• _Exercise_: Switch "drying rack" to "clothes rack" throughout the entries below, keeping everything else the same, and write the entries out again without the pictures.

• _Data shown_:

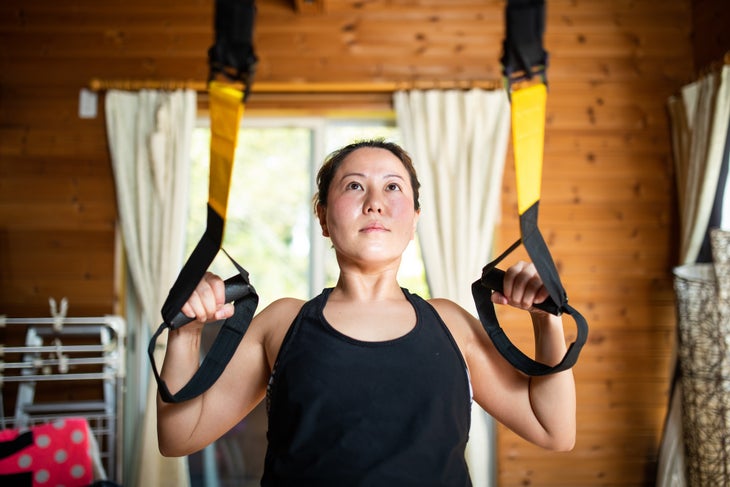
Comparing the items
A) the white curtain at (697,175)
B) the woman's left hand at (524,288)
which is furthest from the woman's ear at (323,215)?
the white curtain at (697,175)

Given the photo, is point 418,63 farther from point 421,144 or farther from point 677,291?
point 677,291

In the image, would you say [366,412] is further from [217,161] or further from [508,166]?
[508,166]

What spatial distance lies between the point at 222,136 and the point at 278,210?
2.66 metres

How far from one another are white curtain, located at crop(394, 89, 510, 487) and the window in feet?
0.77

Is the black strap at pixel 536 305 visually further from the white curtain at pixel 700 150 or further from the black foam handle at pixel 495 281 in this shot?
the white curtain at pixel 700 150

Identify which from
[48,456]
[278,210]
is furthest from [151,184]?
[48,456]

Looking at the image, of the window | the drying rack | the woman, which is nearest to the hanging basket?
the window

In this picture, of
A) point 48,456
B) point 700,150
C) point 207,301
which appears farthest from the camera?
point 700,150

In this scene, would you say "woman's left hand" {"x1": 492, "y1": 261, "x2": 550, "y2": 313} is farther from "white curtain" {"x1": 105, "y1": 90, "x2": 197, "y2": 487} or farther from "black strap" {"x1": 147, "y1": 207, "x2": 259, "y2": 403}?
"white curtain" {"x1": 105, "y1": 90, "x2": 197, "y2": 487}

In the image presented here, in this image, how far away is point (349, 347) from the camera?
97 centimetres

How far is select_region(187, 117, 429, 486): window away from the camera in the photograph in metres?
3.52

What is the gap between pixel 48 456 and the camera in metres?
2.23

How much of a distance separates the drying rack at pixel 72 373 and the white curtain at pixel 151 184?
0.50ft

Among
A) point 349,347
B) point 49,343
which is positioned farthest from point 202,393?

• _Result for this task_:
Comparing the items
A) the white curtain at (697,175)
B) the woman's left hand at (524,288)
which is furthest from the woman's ear at (323,215)?
the white curtain at (697,175)

Given the photo, is point 418,63 farther from point 421,144 or farther from point 677,291?
point 677,291

In the image, would you say [366,412] is further from [217,161] or further from [508,166]?
[508,166]

What spatial distance lies between the point at 222,136 and the point at 278,210?
2.66 metres

How far from one another are white curtain, located at crop(394, 89, 510, 487) and the window in feet?
0.77

Is the black strap at pixel 536 305 visually further from the white curtain at pixel 700 150 or further from the black foam handle at pixel 495 281 in this shot?
the white curtain at pixel 700 150

Identify which from
[48,456]
[278,210]
is furthest from [151,184]?
[48,456]

Looking at the image, of the window | the clothes rack | the woman, which is nearest to the hanging basket?
the window

In this picture, of
A) point 48,456
B) point 700,150
C) point 207,301
which appears farthest from the camera?
point 700,150

In this scene, would you say "woman's left hand" {"x1": 492, "y1": 261, "x2": 550, "y2": 313} is farther from "white curtain" {"x1": 105, "y1": 90, "x2": 197, "y2": 487} or farther from "black strap" {"x1": 147, "y1": 207, "x2": 259, "y2": 403}?
"white curtain" {"x1": 105, "y1": 90, "x2": 197, "y2": 487}

In the image presented here, in this image, how far away is point (349, 347) from the camera?
97 centimetres

How far is select_region(187, 117, 429, 486): window away from the camera in the photograph in metres?
3.52

What is the gap between pixel 48 456 and the camera in metres?
2.23

How much of a distance separates the clothes rack at pixel 72 373 and the white curtain at pixel 151 184?
0.50ft

Among
A) point 349,347
B) point 49,343
which is positioned farthest from point 202,393?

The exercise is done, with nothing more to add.